Until now, there has been a great deal of confusion
about when and how employees of the federal government may express
their faith while at work. Typical questions include: Is it legal
for me to read the Bible or other scriptures during breaks? Will
I get in trouble if I discuss religion with a fellow worker? Will
I be treated unfairly if my boss is religious but I'm an atheist?
May I be excused from work to observe a religious holiday?
The President's directive answers these and
other questions by applying First Amendment religious-liberty
principles to the federal workplace. Under the guidelines, government
employees of all faiths or none will be treated with respect and
fairness. This means that religious expression and exercise will
be permitted to the greatest extent possible.
Yes, federal workers may read their scriptures
during breaks. And no, a worker will not get into trouble for
sharing his or her faith with a co-worker. Religious expression
shouldn't be treated any differently than non-religious expression.
The guidelines say that, as long as workplace efficiency isn't
disrupted, it's fine to share religious views, invite a co-worker
to attend worship services and engage in similar activities.
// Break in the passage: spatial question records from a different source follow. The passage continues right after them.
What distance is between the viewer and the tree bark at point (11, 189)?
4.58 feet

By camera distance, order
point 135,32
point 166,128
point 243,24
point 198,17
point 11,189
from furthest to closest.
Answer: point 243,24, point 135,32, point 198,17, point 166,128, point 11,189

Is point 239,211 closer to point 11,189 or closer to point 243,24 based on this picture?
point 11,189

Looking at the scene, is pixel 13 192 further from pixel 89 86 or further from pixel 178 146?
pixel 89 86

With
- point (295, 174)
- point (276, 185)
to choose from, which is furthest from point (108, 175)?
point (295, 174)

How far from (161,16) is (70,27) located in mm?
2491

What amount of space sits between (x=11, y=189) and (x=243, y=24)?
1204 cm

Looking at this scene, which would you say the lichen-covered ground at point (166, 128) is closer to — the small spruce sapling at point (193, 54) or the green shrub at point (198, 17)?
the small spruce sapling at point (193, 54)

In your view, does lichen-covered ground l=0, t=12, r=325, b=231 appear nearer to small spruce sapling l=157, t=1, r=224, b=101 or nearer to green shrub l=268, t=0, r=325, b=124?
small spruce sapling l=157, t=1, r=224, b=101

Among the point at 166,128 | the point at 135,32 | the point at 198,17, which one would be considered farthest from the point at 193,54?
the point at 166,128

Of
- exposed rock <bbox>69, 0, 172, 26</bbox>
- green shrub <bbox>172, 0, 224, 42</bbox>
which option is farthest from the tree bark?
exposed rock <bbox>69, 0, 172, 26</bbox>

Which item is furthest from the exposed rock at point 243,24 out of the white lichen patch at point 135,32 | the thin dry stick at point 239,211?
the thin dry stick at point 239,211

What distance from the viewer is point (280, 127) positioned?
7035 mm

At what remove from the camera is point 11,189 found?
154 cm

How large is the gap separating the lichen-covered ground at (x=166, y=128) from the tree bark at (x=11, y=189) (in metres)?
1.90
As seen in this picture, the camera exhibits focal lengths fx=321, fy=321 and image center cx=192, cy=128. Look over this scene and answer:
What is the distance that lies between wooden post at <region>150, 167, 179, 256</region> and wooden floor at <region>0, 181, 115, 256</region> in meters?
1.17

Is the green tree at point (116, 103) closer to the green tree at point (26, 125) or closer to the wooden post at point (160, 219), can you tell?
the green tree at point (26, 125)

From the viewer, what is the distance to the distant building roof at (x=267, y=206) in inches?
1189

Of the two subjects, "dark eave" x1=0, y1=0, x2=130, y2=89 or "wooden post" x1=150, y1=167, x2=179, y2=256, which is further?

Harassment or coercion, however, are prohibited.
Federal employees are protected from subjection to a hostile environment
and from religious or anti-religious ridicule by supervisors or
fellow workers. If Susan often insults John about his lack of
faith, her conduct should not be tolerated. If a group of workers
repeatedly teases Mary about her sex life because they know that
she is a conservative Muslim and will be offended by such comments,
then the agency should curtail that behavior. However, an environment
in which employees simply disagree about religion can't be defined
Under these guidelines, supervisors must be
especially careful not to discriminate against employees on the
basis of their religion, religious beliefs or views concerning
religion. Pete, the supervisor of a large federal agency, may
invite his co-workers to his church wedding. But he may not tell
an employee that he expects to see her in church next Sunday.
The guidelines also specify that federal agencies
should accommodate religious exercise by an employee “unless
such accommodation would impose an undue hardship on the conduct
of the agency's operations.” For example, Rachel, an employee
of the Labor Department, needs the day off for Yom Kippur. She
should be accommodated if her absence won't impose a heavy burden
on the department. What about Sharifa, who must wear a head scarf
for religious reasons? She should be allowed to do so as long
as her scarf doesn't interfere with the functioning of the workplace.
If four Christian co-workers want to meet for prayer in an empty
conference room during break, and other employees are allowed
to use the room during their breaks for other reasons, then the
Christians should be permitted to meet.
These guidelines achieve precisely what the
First Amendment intends: They maintain government neutrality concerning
religion while protecting the right of citizens to practice their
faith. Since the federal government is the nation's largest employer,
this is very good news for religious freedom.
As did the 1995 presidential directive on religion
in the public schools, these consensus guidelines demonstrate
that it is possible for Americans with deep religious differences
to agree on how to put the First Amendment into action.